A l'appui de ce discours, une députation du faubourg Saint-Antoine, composée des vainqueurs de la Bastille et de deux mille personnes ayant à leur tête Santerre et Saint-Huruge, demanda la permission de défiler devant l'Assemblée. Cette députation marchait sur trois colonnes; celle du centre était composée de gardes nationaux, et les deux autres d'hommes du faubourg, porteurs de piques de toutes les formes, ornées de banderoles aux couleurs nationales, avec des devises analogues à leur costume. Ils étaient accompagnés de femmes armées de fusils, de pistolets et de sabres. Ils entrèrent tous au son du tambour, précédés de la Déclaration des droits de l'homme écrite en lettres d'or, et au son d'une musique guerrière jouant l'air _Ça ira_, etc.
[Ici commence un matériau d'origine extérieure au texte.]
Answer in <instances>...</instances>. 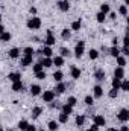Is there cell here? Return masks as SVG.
<instances>
[{"label": "cell", "instance_id": "b9f144b4", "mask_svg": "<svg viewBox=\"0 0 129 131\" xmlns=\"http://www.w3.org/2000/svg\"><path fill=\"white\" fill-rule=\"evenodd\" d=\"M117 95H119V90H117V89H111V90H109V93H108V96H109L111 99L117 98Z\"/></svg>", "mask_w": 129, "mask_h": 131}, {"label": "cell", "instance_id": "836d02e7", "mask_svg": "<svg viewBox=\"0 0 129 131\" xmlns=\"http://www.w3.org/2000/svg\"><path fill=\"white\" fill-rule=\"evenodd\" d=\"M59 52H61V57H62V58H67V57H70V55H71L70 49H67V47H61V50H59Z\"/></svg>", "mask_w": 129, "mask_h": 131}, {"label": "cell", "instance_id": "7a4b0ae2", "mask_svg": "<svg viewBox=\"0 0 129 131\" xmlns=\"http://www.w3.org/2000/svg\"><path fill=\"white\" fill-rule=\"evenodd\" d=\"M41 25H43V21H41V18H40V17H32V18H29V20H28V28H29V29H32V31L40 29V28H41Z\"/></svg>", "mask_w": 129, "mask_h": 131}, {"label": "cell", "instance_id": "be15d7a7", "mask_svg": "<svg viewBox=\"0 0 129 131\" xmlns=\"http://www.w3.org/2000/svg\"><path fill=\"white\" fill-rule=\"evenodd\" d=\"M38 131H44V130H38Z\"/></svg>", "mask_w": 129, "mask_h": 131}, {"label": "cell", "instance_id": "db71d44e", "mask_svg": "<svg viewBox=\"0 0 129 131\" xmlns=\"http://www.w3.org/2000/svg\"><path fill=\"white\" fill-rule=\"evenodd\" d=\"M29 11H31V14H36V8H31V9H29Z\"/></svg>", "mask_w": 129, "mask_h": 131}, {"label": "cell", "instance_id": "5bb4252c", "mask_svg": "<svg viewBox=\"0 0 129 131\" xmlns=\"http://www.w3.org/2000/svg\"><path fill=\"white\" fill-rule=\"evenodd\" d=\"M8 79L15 82V81H21V73L20 72H14V73H9L8 75Z\"/></svg>", "mask_w": 129, "mask_h": 131}, {"label": "cell", "instance_id": "4fadbf2b", "mask_svg": "<svg viewBox=\"0 0 129 131\" xmlns=\"http://www.w3.org/2000/svg\"><path fill=\"white\" fill-rule=\"evenodd\" d=\"M41 55H43V57H47V58H50V57L53 55V50H52V47H50V46H44V47L41 49Z\"/></svg>", "mask_w": 129, "mask_h": 131}, {"label": "cell", "instance_id": "74e56055", "mask_svg": "<svg viewBox=\"0 0 129 131\" xmlns=\"http://www.w3.org/2000/svg\"><path fill=\"white\" fill-rule=\"evenodd\" d=\"M120 79H117V78H114L112 79V82H111V85H112V89H117V90H120Z\"/></svg>", "mask_w": 129, "mask_h": 131}, {"label": "cell", "instance_id": "d6986e66", "mask_svg": "<svg viewBox=\"0 0 129 131\" xmlns=\"http://www.w3.org/2000/svg\"><path fill=\"white\" fill-rule=\"evenodd\" d=\"M8 53H9V57H11L12 60H15V58H18V57H20V49H18V47H12Z\"/></svg>", "mask_w": 129, "mask_h": 131}, {"label": "cell", "instance_id": "7bdbcfd3", "mask_svg": "<svg viewBox=\"0 0 129 131\" xmlns=\"http://www.w3.org/2000/svg\"><path fill=\"white\" fill-rule=\"evenodd\" d=\"M35 76H36V79H46V78H47V75H46V72H44V70H41V72L35 73Z\"/></svg>", "mask_w": 129, "mask_h": 131}, {"label": "cell", "instance_id": "d590c367", "mask_svg": "<svg viewBox=\"0 0 129 131\" xmlns=\"http://www.w3.org/2000/svg\"><path fill=\"white\" fill-rule=\"evenodd\" d=\"M111 11V8H109V5L108 3H103V5H100V12H103V14H108Z\"/></svg>", "mask_w": 129, "mask_h": 131}, {"label": "cell", "instance_id": "6125c7cd", "mask_svg": "<svg viewBox=\"0 0 129 131\" xmlns=\"http://www.w3.org/2000/svg\"><path fill=\"white\" fill-rule=\"evenodd\" d=\"M0 21H2V15H0Z\"/></svg>", "mask_w": 129, "mask_h": 131}, {"label": "cell", "instance_id": "f546056e", "mask_svg": "<svg viewBox=\"0 0 129 131\" xmlns=\"http://www.w3.org/2000/svg\"><path fill=\"white\" fill-rule=\"evenodd\" d=\"M88 57H90V60H97V58H99V50H96V49H90Z\"/></svg>", "mask_w": 129, "mask_h": 131}, {"label": "cell", "instance_id": "cb8c5ba5", "mask_svg": "<svg viewBox=\"0 0 129 131\" xmlns=\"http://www.w3.org/2000/svg\"><path fill=\"white\" fill-rule=\"evenodd\" d=\"M84 124H85V116L84 114H78L76 116V125L78 127H84Z\"/></svg>", "mask_w": 129, "mask_h": 131}, {"label": "cell", "instance_id": "681fc988", "mask_svg": "<svg viewBox=\"0 0 129 131\" xmlns=\"http://www.w3.org/2000/svg\"><path fill=\"white\" fill-rule=\"evenodd\" d=\"M108 14H109V18H111V20H115V18H117V14H115V12H108Z\"/></svg>", "mask_w": 129, "mask_h": 131}, {"label": "cell", "instance_id": "52a82bcc", "mask_svg": "<svg viewBox=\"0 0 129 131\" xmlns=\"http://www.w3.org/2000/svg\"><path fill=\"white\" fill-rule=\"evenodd\" d=\"M33 63V57H29V55H23L21 60H20V64L23 67H28V66H32Z\"/></svg>", "mask_w": 129, "mask_h": 131}, {"label": "cell", "instance_id": "8992f818", "mask_svg": "<svg viewBox=\"0 0 129 131\" xmlns=\"http://www.w3.org/2000/svg\"><path fill=\"white\" fill-rule=\"evenodd\" d=\"M55 96H56V95H55L53 90H46V92L43 93V101H44V102H52V101L55 99Z\"/></svg>", "mask_w": 129, "mask_h": 131}, {"label": "cell", "instance_id": "f35d334b", "mask_svg": "<svg viewBox=\"0 0 129 131\" xmlns=\"http://www.w3.org/2000/svg\"><path fill=\"white\" fill-rule=\"evenodd\" d=\"M23 53H24V55H29V57H33L35 50H33V47H24V49H23Z\"/></svg>", "mask_w": 129, "mask_h": 131}, {"label": "cell", "instance_id": "484cf974", "mask_svg": "<svg viewBox=\"0 0 129 131\" xmlns=\"http://www.w3.org/2000/svg\"><path fill=\"white\" fill-rule=\"evenodd\" d=\"M81 25H82V20L79 18V20H76V21H73V23H71L70 29H73V31H79V29H81Z\"/></svg>", "mask_w": 129, "mask_h": 131}, {"label": "cell", "instance_id": "e575fe53", "mask_svg": "<svg viewBox=\"0 0 129 131\" xmlns=\"http://www.w3.org/2000/svg\"><path fill=\"white\" fill-rule=\"evenodd\" d=\"M76 102H78V99L74 98V96H70V98L65 101V104H67V105H70V107H74V105H76Z\"/></svg>", "mask_w": 129, "mask_h": 131}, {"label": "cell", "instance_id": "d4e9b609", "mask_svg": "<svg viewBox=\"0 0 129 131\" xmlns=\"http://www.w3.org/2000/svg\"><path fill=\"white\" fill-rule=\"evenodd\" d=\"M11 40V34L8 32V31H5L3 34H0V41H3V43H8Z\"/></svg>", "mask_w": 129, "mask_h": 131}, {"label": "cell", "instance_id": "6f0895ef", "mask_svg": "<svg viewBox=\"0 0 129 131\" xmlns=\"http://www.w3.org/2000/svg\"><path fill=\"white\" fill-rule=\"evenodd\" d=\"M108 131H119L117 128H108Z\"/></svg>", "mask_w": 129, "mask_h": 131}, {"label": "cell", "instance_id": "5b68a950", "mask_svg": "<svg viewBox=\"0 0 129 131\" xmlns=\"http://www.w3.org/2000/svg\"><path fill=\"white\" fill-rule=\"evenodd\" d=\"M93 124H96L97 127H105L106 121H105V117L102 114H96V116H93Z\"/></svg>", "mask_w": 129, "mask_h": 131}, {"label": "cell", "instance_id": "9a60e30c", "mask_svg": "<svg viewBox=\"0 0 129 131\" xmlns=\"http://www.w3.org/2000/svg\"><path fill=\"white\" fill-rule=\"evenodd\" d=\"M56 5H58V8H59L62 12H67V11L70 9V5H68V2H65V0H59Z\"/></svg>", "mask_w": 129, "mask_h": 131}, {"label": "cell", "instance_id": "6da1fadb", "mask_svg": "<svg viewBox=\"0 0 129 131\" xmlns=\"http://www.w3.org/2000/svg\"><path fill=\"white\" fill-rule=\"evenodd\" d=\"M84 52H85V41L79 40V41L76 43V46H74V57L79 60V58H82Z\"/></svg>", "mask_w": 129, "mask_h": 131}, {"label": "cell", "instance_id": "4316f807", "mask_svg": "<svg viewBox=\"0 0 129 131\" xmlns=\"http://www.w3.org/2000/svg\"><path fill=\"white\" fill-rule=\"evenodd\" d=\"M61 111H62V113H65V114H68V116H70V114L73 113V107H70V105H67V104H64V105L61 107Z\"/></svg>", "mask_w": 129, "mask_h": 131}, {"label": "cell", "instance_id": "603a6c76", "mask_svg": "<svg viewBox=\"0 0 129 131\" xmlns=\"http://www.w3.org/2000/svg\"><path fill=\"white\" fill-rule=\"evenodd\" d=\"M62 78H64V73H62L61 70H56V72L53 73V79H55L56 82H61V81H62Z\"/></svg>", "mask_w": 129, "mask_h": 131}, {"label": "cell", "instance_id": "ba28073f", "mask_svg": "<svg viewBox=\"0 0 129 131\" xmlns=\"http://www.w3.org/2000/svg\"><path fill=\"white\" fill-rule=\"evenodd\" d=\"M70 73H71V78L73 79H79L81 78V69L76 67V66H71L70 67Z\"/></svg>", "mask_w": 129, "mask_h": 131}, {"label": "cell", "instance_id": "ffe728a7", "mask_svg": "<svg viewBox=\"0 0 129 131\" xmlns=\"http://www.w3.org/2000/svg\"><path fill=\"white\" fill-rule=\"evenodd\" d=\"M52 61H53V66H56V67H62V66H64V58H62L61 55L52 58Z\"/></svg>", "mask_w": 129, "mask_h": 131}, {"label": "cell", "instance_id": "9c48e42d", "mask_svg": "<svg viewBox=\"0 0 129 131\" xmlns=\"http://www.w3.org/2000/svg\"><path fill=\"white\" fill-rule=\"evenodd\" d=\"M114 78H117V79H125V69L123 67H115V70H114Z\"/></svg>", "mask_w": 129, "mask_h": 131}, {"label": "cell", "instance_id": "7c38bea8", "mask_svg": "<svg viewBox=\"0 0 129 131\" xmlns=\"http://www.w3.org/2000/svg\"><path fill=\"white\" fill-rule=\"evenodd\" d=\"M65 89H67V85H65L64 82H58L56 87H55V95H62L65 92Z\"/></svg>", "mask_w": 129, "mask_h": 131}, {"label": "cell", "instance_id": "11a10c76", "mask_svg": "<svg viewBox=\"0 0 129 131\" xmlns=\"http://www.w3.org/2000/svg\"><path fill=\"white\" fill-rule=\"evenodd\" d=\"M123 44L128 47V37H125V38H123Z\"/></svg>", "mask_w": 129, "mask_h": 131}, {"label": "cell", "instance_id": "30bf717a", "mask_svg": "<svg viewBox=\"0 0 129 131\" xmlns=\"http://www.w3.org/2000/svg\"><path fill=\"white\" fill-rule=\"evenodd\" d=\"M102 96H103V89L100 85H94L93 87V98L99 99V98H102Z\"/></svg>", "mask_w": 129, "mask_h": 131}, {"label": "cell", "instance_id": "9f6ffc18", "mask_svg": "<svg viewBox=\"0 0 129 131\" xmlns=\"http://www.w3.org/2000/svg\"><path fill=\"white\" fill-rule=\"evenodd\" d=\"M5 32V28H3V25H0V34Z\"/></svg>", "mask_w": 129, "mask_h": 131}, {"label": "cell", "instance_id": "ac0fdd59", "mask_svg": "<svg viewBox=\"0 0 129 131\" xmlns=\"http://www.w3.org/2000/svg\"><path fill=\"white\" fill-rule=\"evenodd\" d=\"M108 52H109V55H111V57L117 58V57L120 55V47H119V46H112L111 49H108Z\"/></svg>", "mask_w": 129, "mask_h": 131}, {"label": "cell", "instance_id": "ee69618b", "mask_svg": "<svg viewBox=\"0 0 129 131\" xmlns=\"http://www.w3.org/2000/svg\"><path fill=\"white\" fill-rule=\"evenodd\" d=\"M119 12H120L122 15H128V6H125V5H122V6L119 8Z\"/></svg>", "mask_w": 129, "mask_h": 131}, {"label": "cell", "instance_id": "d6a6232c", "mask_svg": "<svg viewBox=\"0 0 129 131\" xmlns=\"http://www.w3.org/2000/svg\"><path fill=\"white\" fill-rule=\"evenodd\" d=\"M117 64H119V67H125L126 66V58L122 57V55H119L117 57Z\"/></svg>", "mask_w": 129, "mask_h": 131}, {"label": "cell", "instance_id": "f6af8a7d", "mask_svg": "<svg viewBox=\"0 0 129 131\" xmlns=\"http://www.w3.org/2000/svg\"><path fill=\"white\" fill-rule=\"evenodd\" d=\"M93 102H94V98H93L91 95L85 96V104H87V105H93Z\"/></svg>", "mask_w": 129, "mask_h": 131}, {"label": "cell", "instance_id": "f5cc1de1", "mask_svg": "<svg viewBox=\"0 0 129 131\" xmlns=\"http://www.w3.org/2000/svg\"><path fill=\"white\" fill-rule=\"evenodd\" d=\"M119 131H129V128L126 127V125H123V127H122V128H120Z\"/></svg>", "mask_w": 129, "mask_h": 131}, {"label": "cell", "instance_id": "94428289", "mask_svg": "<svg viewBox=\"0 0 129 131\" xmlns=\"http://www.w3.org/2000/svg\"><path fill=\"white\" fill-rule=\"evenodd\" d=\"M0 131H3V128H2V127H0Z\"/></svg>", "mask_w": 129, "mask_h": 131}, {"label": "cell", "instance_id": "7dc6e473", "mask_svg": "<svg viewBox=\"0 0 129 131\" xmlns=\"http://www.w3.org/2000/svg\"><path fill=\"white\" fill-rule=\"evenodd\" d=\"M120 53H123V57H128V55H129V50H128V47H126V46H123V47L120 49Z\"/></svg>", "mask_w": 129, "mask_h": 131}, {"label": "cell", "instance_id": "c3c4849f", "mask_svg": "<svg viewBox=\"0 0 129 131\" xmlns=\"http://www.w3.org/2000/svg\"><path fill=\"white\" fill-rule=\"evenodd\" d=\"M24 131H36V128H35L33 125H31V124H29V125L26 127V130H24Z\"/></svg>", "mask_w": 129, "mask_h": 131}, {"label": "cell", "instance_id": "8fae6325", "mask_svg": "<svg viewBox=\"0 0 129 131\" xmlns=\"http://www.w3.org/2000/svg\"><path fill=\"white\" fill-rule=\"evenodd\" d=\"M94 78H96L97 81H105V78H106V75H105V70H102V69H97L96 72H94Z\"/></svg>", "mask_w": 129, "mask_h": 131}, {"label": "cell", "instance_id": "4dcf8cb0", "mask_svg": "<svg viewBox=\"0 0 129 131\" xmlns=\"http://www.w3.org/2000/svg\"><path fill=\"white\" fill-rule=\"evenodd\" d=\"M58 121H59V124H67V122H68V114H65V113L61 111V114H59Z\"/></svg>", "mask_w": 129, "mask_h": 131}, {"label": "cell", "instance_id": "03108f58", "mask_svg": "<svg viewBox=\"0 0 129 131\" xmlns=\"http://www.w3.org/2000/svg\"><path fill=\"white\" fill-rule=\"evenodd\" d=\"M65 2H68V0H65Z\"/></svg>", "mask_w": 129, "mask_h": 131}, {"label": "cell", "instance_id": "f907efd6", "mask_svg": "<svg viewBox=\"0 0 129 131\" xmlns=\"http://www.w3.org/2000/svg\"><path fill=\"white\" fill-rule=\"evenodd\" d=\"M119 44V40H117V37H114L112 38V46H117Z\"/></svg>", "mask_w": 129, "mask_h": 131}, {"label": "cell", "instance_id": "8d00e7d4", "mask_svg": "<svg viewBox=\"0 0 129 131\" xmlns=\"http://www.w3.org/2000/svg\"><path fill=\"white\" fill-rule=\"evenodd\" d=\"M105 18H106V14H103V12H97L96 20L99 21V23H103V21H105Z\"/></svg>", "mask_w": 129, "mask_h": 131}, {"label": "cell", "instance_id": "83f0119b", "mask_svg": "<svg viewBox=\"0 0 129 131\" xmlns=\"http://www.w3.org/2000/svg\"><path fill=\"white\" fill-rule=\"evenodd\" d=\"M120 90L129 92V81L128 79H122V82H120Z\"/></svg>", "mask_w": 129, "mask_h": 131}, {"label": "cell", "instance_id": "e7e4bbea", "mask_svg": "<svg viewBox=\"0 0 129 131\" xmlns=\"http://www.w3.org/2000/svg\"><path fill=\"white\" fill-rule=\"evenodd\" d=\"M85 131H91V130H85Z\"/></svg>", "mask_w": 129, "mask_h": 131}, {"label": "cell", "instance_id": "680465c9", "mask_svg": "<svg viewBox=\"0 0 129 131\" xmlns=\"http://www.w3.org/2000/svg\"><path fill=\"white\" fill-rule=\"evenodd\" d=\"M129 5V0H125V6H128Z\"/></svg>", "mask_w": 129, "mask_h": 131}, {"label": "cell", "instance_id": "816d5d0a", "mask_svg": "<svg viewBox=\"0 0 129 131\" xmlns=\"http://www.w3.org/2000/svg\"><path fill=\"white\" fill-rule=\"evenodd\" d=\"M90 130H91V131H97V130H99V127H97L96 124H93V125H91V128H90Z\"/></svg>", "mask_w": 129, "mask_h": 131}, {"label": "cell", "instance_id": "ab89813d", "mask_svg": "<svg viewBox=\"0 0 129 131\" xmlns=\"http://www.w3.org/2000/svg\"><path fill=\"white\" fill-rule=\"evenodd\" d=\"M28 125H29V122H28V121H24V119L18 122V128H20L21 131H24V130H26V127H28Z\"/></svg>", "mask_w": 129, "mask_h": 131}, {"label": "cell", "instance_id": "1f68e13d", "mask_svg": "<svg viewBox=\"0 0 129 131\" xmlns=\"http://www.w3.org/2000/svg\"><path fill=\"white\" fill-rule=\"evenodd\" d=\"M47 128H49L50 131H56L58 130V122H56V121H50L49 125H47Z\"/></svg>", "mask_w": 129, "mask_h": 131}, {"label": "cell", "instance_id": "e0dca14e", "mask_svg": "<svg viewBox=\"0 0 129 131\" xmlns=\"http://www.w3.org/2000/svg\"><path fill=\"white\" fill-rule=\"evenodd\" d=\"M12 90H14V92H23V90H24L23 82H21V81H15V82H12Z\"/></svg>", "mask_w": 129, "mask_h": 131}, {"label": "cell", "instance_id": "bcb514c9", "mask_svg": "<svg viewBox=\"0 0 129 131\" xmlns=\"http://www.w3.org/2000/svg\"><path fill=\"white\" fill-rule=\"evenodd\" d=\"M49 104H50V108H61V107H62L58 101H56V102H53V101H52V102H49Z\"/></svg>", "mask_w": 129, "mask_h": 131}, {"label": "cell", "instance_id": "91938a15", "mask_svg": "<svg viewBox=\"0 0 129 131\" xmlns=\"http://www.w3.org/2000/svg\"><path fill=\"white\" fill-rule=\"evenodd\" d=\"M6 131H14V130H11V128H9V130H6Z\"/></svg>", "mask_w": 129, "mask_h": 131}, {"label": "cell", "instance_id": "f1b7e54d", "mask_svg": "<svg viewBox=\"0 0 129 131\" xmlns=\"http://www.w3.org/2000/svg\"><path fill=\"white\" fill-rule=\"evenodd\" d=\"M61 37H62V40H70V37H71V32H70V29L68 28H65L61 31Z\"/></svg>", "mask_w": 129, "mask_h": 131}, {"label": "cell", "instance_id": "60d3db41", "mask_svg": "<svg viewBox=\"0 0 129 131\" xmlns=\"http://www.w3.org/2000/svg\"><path fill=\"white\" fill-rule=\"evenodd\" d=\"M32 70H33V73H38V72H41V70H44V67H43V66L40 64V63H36V64H33Z\"/></svg>", "mask_w": 129, "mask_h": 131}, {"label": "cell", "instance_id": "44dd1931", "mask_svg": "<svg viewBox=\"0 0 129 131\" xmlns=\"http://www.w3.org/2000/svg\"><path fill=\"white\" fill-rule=\"evenodd\" d=\"M31 93H32V96H38V95L41 93V87H40L38 84H33V85H31Z\"/></svg>", "mask_w": 129, "mask_h": 131}, {"label": "cell", "instance_id": "3957f363", "mask_svg": "<svg viewBox=\"0 0 129 131\" xmlns=\"http://www.w3.org/2000/svg\"><path fill=\"white\" fill-rule=\"evenodd\" d=\"M117 119H119L120 122L126 124V122L129 121V110L128 108H122V110L119 111V114H117Z\"/></svg>", "mask_w": 129, "mask_h": 131}, {"label": "cell", "instance_id": "2e32d148", "mask_svg": "<svg viewBox=\"0 0 129 131\" xmlns=\"http://www.w3.org/2000/svg\"><path fill=\"white\" fill-rule=\"evenodd\" d=\"M40 64L43 66V67H52L53 66V61H52V58H47V57H43L41 58V61H40Z\"/></svg>", "mask_w": 129, "mask_h": 131}, {"label": "cell", "instance_id": "277c9868", "mask_svg": "<svg viewBox=\"0 0 129 131\" xmlns=\"http://www.w3.org/2000/svg\"><path fill=\"white\" fill-rule=\"evenodd\" d=\"M46 46H53L55 43H56V38H55V35H53V32H52V29H47V38H46Z\"/></svg>", "mask_w": 129, "mask_h": 131}, {"label": "cell", "instance_id": "7402d4cb", "mask_svg": "<svg viewBox=\"0 0 129 131\" xmlns=\"http://www.w3.org/2000/svg\"><path fill=\"white\" fill-rule=\"evenodd\" d=\"M41 113H43V108L41 107H33L32 108V117L33 119H38Z\"/></svg>", "mask_w": 129, "mask_h": 131}]
</instances>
L'orateur tonna contre les despotes coalisés, les avertit de trembler parce que leur heure était venue; il finit par dénoncer le Roi comme violateur de la Constitution en gardant les Suisses auprès de sa personne.
Ils tentèrent, mais inutilement, de s'introduire dans le château. Les grilles en étaient fermées et gardées avec tant de soin, qu'ils ne purent y pénétrer et furent obligés de renoncer pour ce jour à cette première tentative.
Malgré le décret de l'Assemblée qui ordonnait de ne rien changer au sort des Suisses jusqu'à la réponse des cantons, le Roi fut forcé de les renvoyer à Courbevoie, et l'on ne conserva à Paris que ceux qui faisaient le service du château.